Sungwon Lee and Takao Someya at the University of Tokyo note that although there are many groups applying flexible electronics to implantable and wearable devices, many of the resulting sensors were not suitble for measuring real objects because they were too sensitive to the distortion of the materials. [See Someya's article "Bionic Skin for a Cyborg You" for an in depth look at the quest for flexible skin-like sensors.]

In a kind of “Catch 22”, highly sensitive pressure sensors depend on conformal contact with a surface—the property that made them more sensitive to bending unfortunately caused them to lose accuracy.
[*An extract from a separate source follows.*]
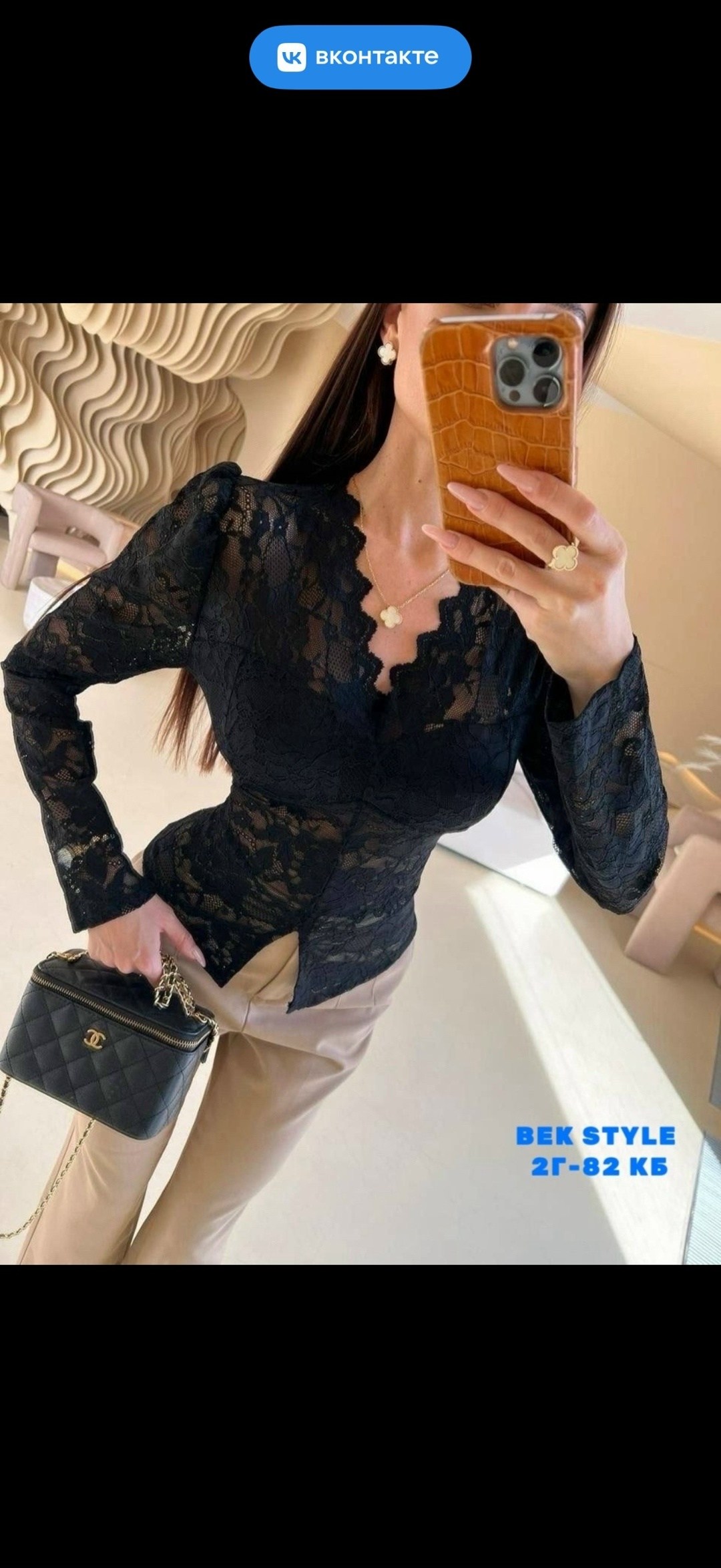 кружевная блузка,кружевная блуза,женская кружевная блузка с длинными рукавами,женская кружевная блузка,женская блузка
What this means in practice is that when a soft object presses against another soft object the pressure cannot be measured separately from the mechanical stress.
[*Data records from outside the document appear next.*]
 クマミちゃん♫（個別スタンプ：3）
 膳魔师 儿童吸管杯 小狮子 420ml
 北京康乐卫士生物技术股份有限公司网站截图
What Lee and his colleagues wanted to address was to find a way to measure pressure even under the most extreme bending conditions.

In research described in the journal Nature Nanotechnology, the engineers fabricated their flexible sensor using organic transistors and pressure sensitive nanofiber structure.

The researchers fabricated the nanofibers with diameters ranging between 300 to 700 nanometers by adding carbon nanotubes and graphene to a flexible polymer. The nanofibers entangled with each other to form a thin, transparent structure.

The key to these fibers not losing their accuracy in measuring pressures is their ability to change their relative alignment to accommodate the bending. This allows them to continue measuring pressure because it reduces the strain in individual fibers.

The resulting sensor—which is only eight micrometers thick—can measure pressure distribution of a rounded surface so that it can effectively measure pressure at 144 locations at the same time.

"We've also tested the performance of our pressure sensor with an artificial blood vessel and found that it could detect small pressure changes and speed of pressure propagation," said Lee in a press release.